Cert – 15, Run-time – 1 hour 35 minutes, Director – “A Catherine Tate film” (No director credited)
Foul-mouthed OAP Joanie (Catherine Tate) finds herself taken on a road trip, by her grandson Jamie (Matthew Horne), to Ireland to meet her dying, estranged sister (Katherine Parkinson).
For those unaware of Catherine Tate’s Nan character, having first appeared on her sketch show in the early 2000s, she’s a foul-mouther OAP who once “knocked out a skinhead in Magaluf” and won’t turn down an offer of 2 for 1 Jagerbombs. Out of all the characters from The Catherine Tate Show, perhaps most notably Lauren ‘am I bovvered?’ Cooper, the one which appears to have lasted for Tate is Nan. There have been various attempts to do something with the character over the years, mostly in terms of the occasional special episode, however now comes the time for her to make her way to the big screen. Assisted, as usual, by grandson Jamie (Matthew Horne), Nan – actual name Joanie – finds herself taken, unwillingly, away from her ideal day spa trip in Coventry and instead on a detour to Ireland.
It follows a letter from her long-estranged sister, Nell (Katherine Parkinson), informing her older sibling that she’s dying. As nan and grandson travel across England and Ireland in a charity crafts van (the acronym Crafts Undo Negative Thinking – you can fill in the blanks for yourself – in bold letters on the side, a joke which appears in as many frames as possible, never to any response) Joanie details flashbacks to her younger life in the 40s, and a love triangle feud with her sister when it came to American solider Walter (Parker Sawyers).
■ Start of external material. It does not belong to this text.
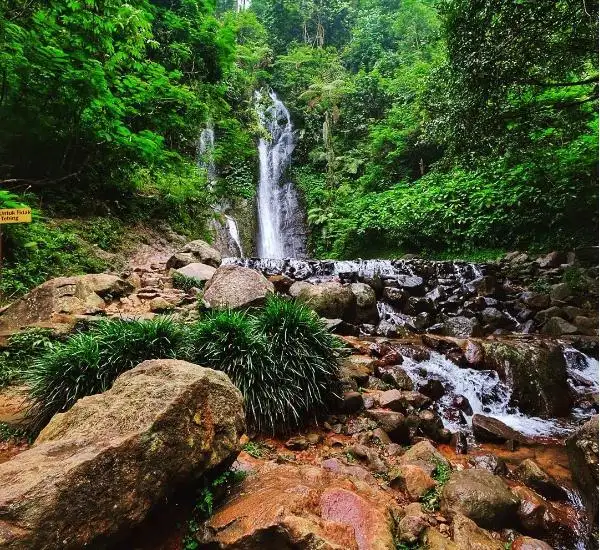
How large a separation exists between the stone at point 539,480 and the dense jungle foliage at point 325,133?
5214 mm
It’s during such sequences where some of the more uncertain jokes within the film are placed. One brief strand, quickly dropped, involves Joanie and Nell simply stating that Walter is black. Not with any offence or discrimination, just stating the fact that he is. In fact, Sawyers character feels there primarily not for the sake of the love triangle but to simply be the butt of some of the films most dated and laziest jokes. Gags which may have been more accepted 20 years ago, but now don’t just feel tired and dated, but most of all just off-taste.
Such patches don’t quite pair up with the running gags held within the craft van and the other modern day sequences. Extended moments involve constant belting out of Roll Call and discussion of Nan’s love of Fridge Raiders. One drawn out gag simply involves her listing off past presenters of Bake Off. During such moments it feels like the ramblings of the titular figure are all improvised, with Horne consistently script-bound, and then, much like the plot, pieced together in the editing room in the hope of something funny being produced. As if the screenplay simply said ‘Nan does something funny’ before jumping to the next location.
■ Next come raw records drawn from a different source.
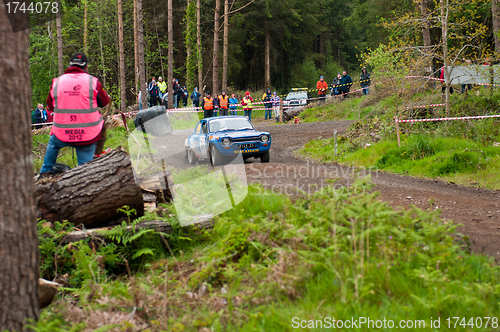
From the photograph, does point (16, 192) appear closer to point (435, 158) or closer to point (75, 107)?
point (75, 107)

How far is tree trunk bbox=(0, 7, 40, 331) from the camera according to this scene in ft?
10.4

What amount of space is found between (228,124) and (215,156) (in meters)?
1.57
A technique which slightly matches the odd animation which moves a number of scenes along. It’s mentioned early on that Jamie does animations on YouTube, his subscriber count now in the low teens(!), and we get a taste of just what he’s doing. Multiple times the film jumps into sequences where paper cut-outs of the characters with bulging eyes, the looks and likes of which can be found in horror movies, race around the screen instead of simply having another scene, or jump cut, to get across the detail. Alongside strands which feel placed to simply push the run-time beyond 90 minutes, such patched simply feel as if they’ve, once again, been pieced together in the editing room. Trying to find something that can go link together to create a narrative of sorts which allowing Tate’s character to crack as many jokes in as many montages as she ‘needs’. Any attempt to make the audience laugh. Except, they don’t.
It’s not that the film is hateful. It’s not that it’s anything overly offensive. It’s simply the fact that The Nan Movie isn’t funny. Some moments feel as if they try too hard, others just pass by without getting any form of response. For much of the run-time you sit watching the screen, never really involved in what’s happening, and generally not responding. It’s likely that The Nan Movie will be quite forgettable viewing after a while. Perhaps going down as one of those British character/ sitcom adaptations. Remember The Harry Hill Movie? And yet, perhaps the most out-of-place and disappointing thing about it all is that it tries to end with a Chas And Dave track. After the 90 minutes or so that had just gone by Ain’t No Pleasing You would have seemed more fitting.
Fluctuating between what feels like mass improvisation and dated scripted gags no laughs arise from the road trip embarked on within The Nan Movie. Feeling pieced together in the editing room and never really engaging the audience. Perhaps one to skip going down to see.